Regarding neuronal damage, Zou et al.  exposed postnatal day (PND) 5-6 rhesus monkeys to nitrous oxide (70%) or isoflurane (1.0%) alone, or nitrous oxide plus isoflurane for 8 hours. The brains then underwent pathologic staining for neuronal damage and electron microscopy. They found no significant neurotoxic effects were observed for the monkeys exposed to nitrous oxide or isoflurane alone . However, neuronal damage was apparent when nitrous oxide was combined with isoflurane. There appears to be an augmented effect when nitrous oxide is combined with a halogenated inhalational agent, and that when used alone, is much less likely to cause neuronal damage.

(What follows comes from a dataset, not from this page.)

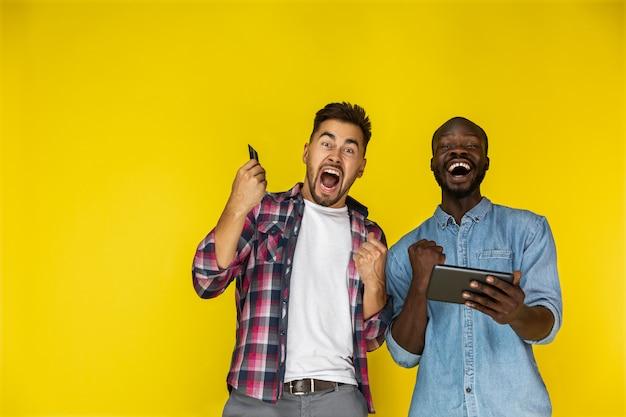 Un Gars Européen Et Afro-américain Est Sincèrement Excité Avec La Tablette Et La Carte De Crédit En Mains Photo gratuit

2.12. Summary: Pro-Nitrous Oxide for Labor Analgesia
Nitrous oxide has been used safely in dentistry and medicine for centuries and many women who have used nitrous oxide for labor analgesia in the past choose to use it again for subsequent pregnancies [1, 2, 5, 6, 14]. The commercially available 50% nitrous/50% oxygen intermittent delivery system is safe to both mother and baby and is an acceptable alternative for analgesia for all stages of labor and postdelivery procedures [1, 2, 5, 6, 13, 14, 29, 36, 43].
3. Con: Nitrous Oxide for Labor Analgesia
3.1. Analgesic and Psychologic Effects
Proponents tout the analgesic effect of nitrous oxide as comparable to narcotics and with high satisfaction [1, 5]. However, labor pain scores were no different in a randomized double blind study comparing air to nitrous oxide, and a recent study revealed a median pain score change of zero following nitrous oxide [44, 45]. Nitrous oxide functions as a dissociative anesthetic . Women rated nitrous oxide as less effective pain relief than epidural analgesia but satisfaction scores were similar .
The medicalization of modern birth has produced ‘push back’, with women desiring a more ‘natural’ birth experience, with fewer medications and interventions . Patient goals include maintaining a sense of control, a degree of mobility and self-determination of the degree of pain relief desired . Nitrous oxide as a self-administered noninvasive alternative may serve a subset of women who may have opted to forgo neuraxial analgesia. The availability of nitrous oxide during labor did not change the neuraxial utilization rate .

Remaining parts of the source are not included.